Displayed on a mannequin, the three-kilogram fibre structure could easily be worn on the back with its buckles strapped at the front. Qazi says it was designed keeping in mind the shoulder, backbone and lower back problems labourers develop as a result of carrying loads the wrong way.

The load bearer has several racks that can be folded and unfolded according to requirement. It can also be converted into a trolley. The worker can carry up to 50 kg at a time which, Qazi says doctors told her, is the standard weight an adult can carry without developing any physical problems. She said the design was finalised after several rounds of consultation with some orthopaedists and doctors.

The load bearer is available in three sizes. Qazi is hoping some non governmental organisations will purchase her product to distribute them among labourers. She has priced it at Rs3,000 each.

Inspiration hit when she was visiting Shah Alam Market a year ago to buy some fabric for a college festival. There, she saw a labourer with a hump.

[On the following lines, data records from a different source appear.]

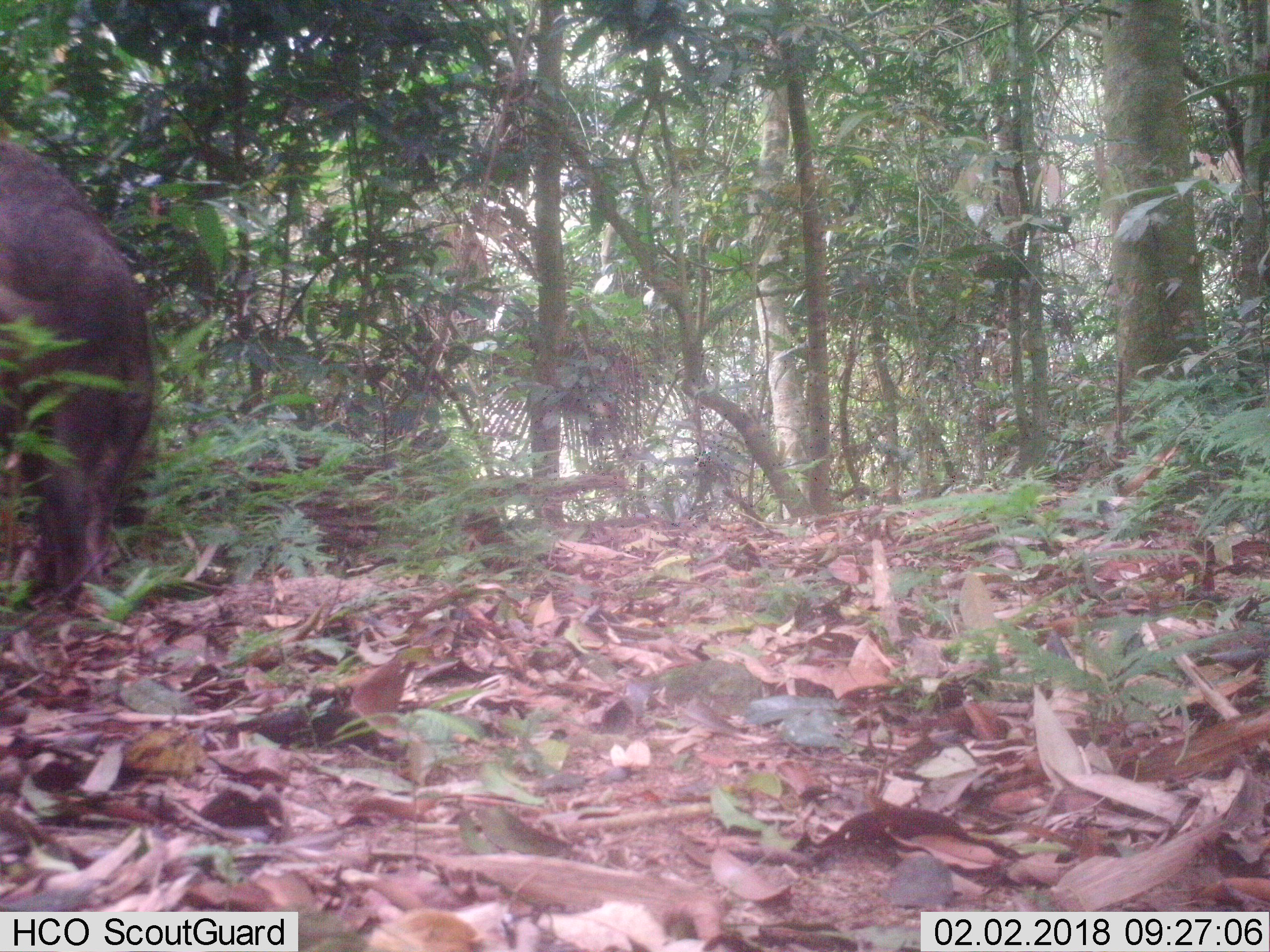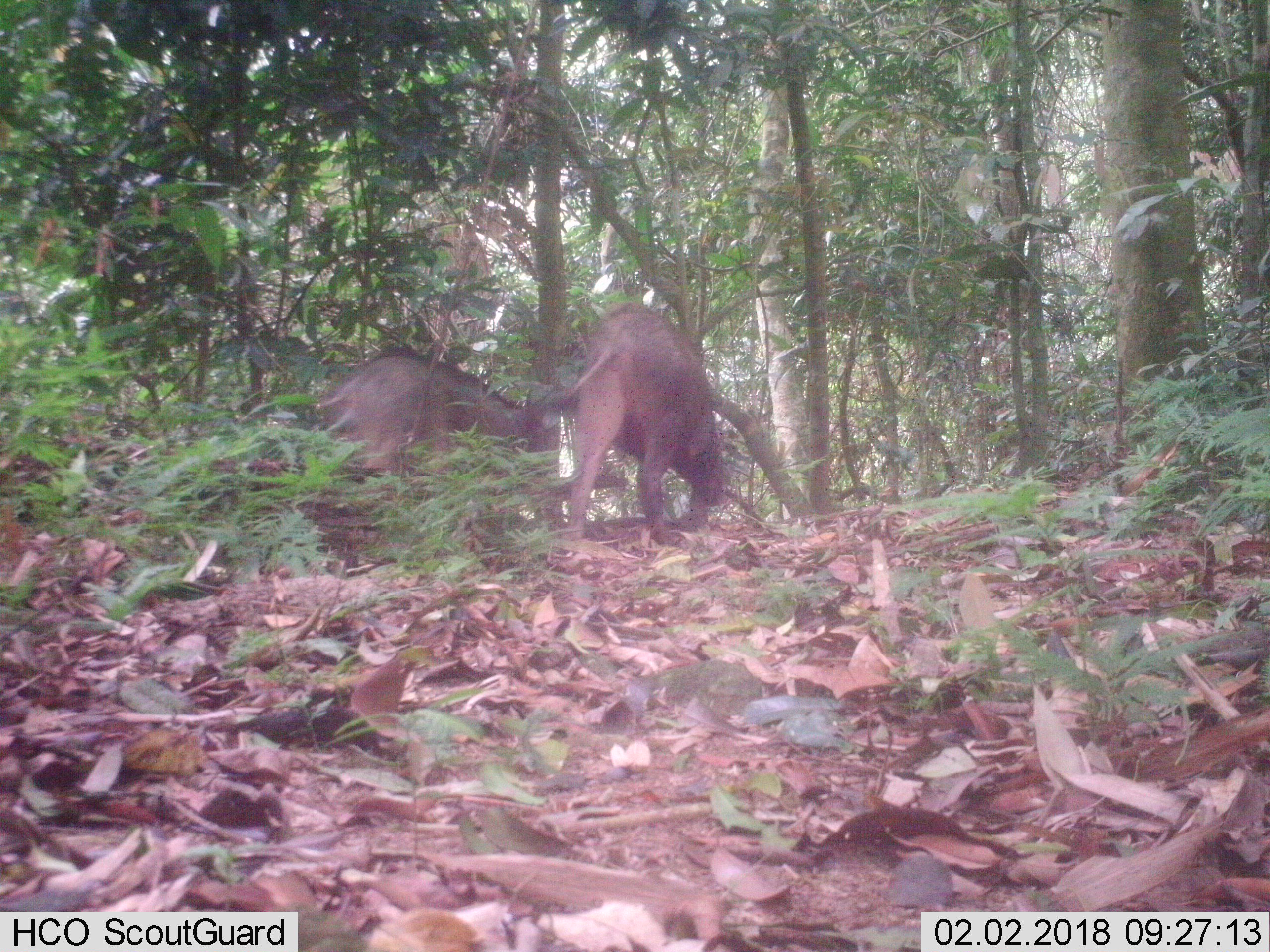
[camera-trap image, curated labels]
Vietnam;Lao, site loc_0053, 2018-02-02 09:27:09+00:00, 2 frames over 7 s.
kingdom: Animalia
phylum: Chordata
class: Mammalia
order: Artiodactyla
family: Suidae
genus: Sus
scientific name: Sus scrofa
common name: eurasian wild pig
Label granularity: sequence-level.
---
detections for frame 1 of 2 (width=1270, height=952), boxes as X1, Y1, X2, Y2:
eurasian wild pig: 0, 131, 155, 606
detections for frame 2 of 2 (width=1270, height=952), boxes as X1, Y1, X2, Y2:
eurasian wild pig: 543, 300, 727, 540; 315, 350, 528, 470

Later she learnt that it was because he lifted heavy weight manually. “That was when I decided I wanted to design something for them,” she said.

Amen Shoaib’s final year project is a smart kitchen – a folding kitchen unit with a wash basin, a dish drier, two cabinets, two platforms, a stove and a two-in-one oven and microwave that can fit into a four-foot corner.

“It is smart because it can expand up to eight feet but fit in half the space,” she said.

Designed keeping studio apartments, offices and guest houses in mind, the smart kitchen’s two platforms – which can also be used as cutting boards or a counter – can be folded down and vice versa.

Each of the four sections – the two platforms, the wash basin between the drier and a cabinet and the stove between the oven and a cabinet – is two-foot wide. The unit is attached to each other with reeling.

The unit, including actual appliances, costs Rs115,000. Shoaib, who says she is looking forward to designing industrial units, hopes to meet representatives from established businesses to sell her idea.

Sundas Khusro has challenged “conventional handbag design” by designing “multi-purpose” hand bags, clutches, organisers, and drum bags in leatherite, also called artificial leather. Each bag has a unique shape and carries imprints of emblems she says have been taken from Islamic art on shrines in the Punjab. She says the three elements of design – calligraphy, geometry and floral patterns – have always inspired her.

Khusro has used black, silver and copper colours, which she says are three important families in the Islamic colour palette after green and gold.

Priced between Rs4,500 and Rs9,000, the bags come with an option of three to five inches tall fabric trays with several sockets separated with fabric covered cardboard walls.

“The owner can organise small things by placing them in separate sockets so that they do not rub against each other. For instance jewellery, portable storage devices (USBs), pens, which are otherwise likely to get damaged if put inside bags with other stuff.”

There are ‘convertible’ bags, too, which can be turned into a clutch from a hand bag “if there is a sudden plan for a dinner after work”.

Khusro hopes to give Pakistani fashion market a new label that is classy, affordable and represents Islamic art. For now, she has labelled her brand Kief – Persian for handbag. 

Published in The Express Tribune, January 23rd, 2013.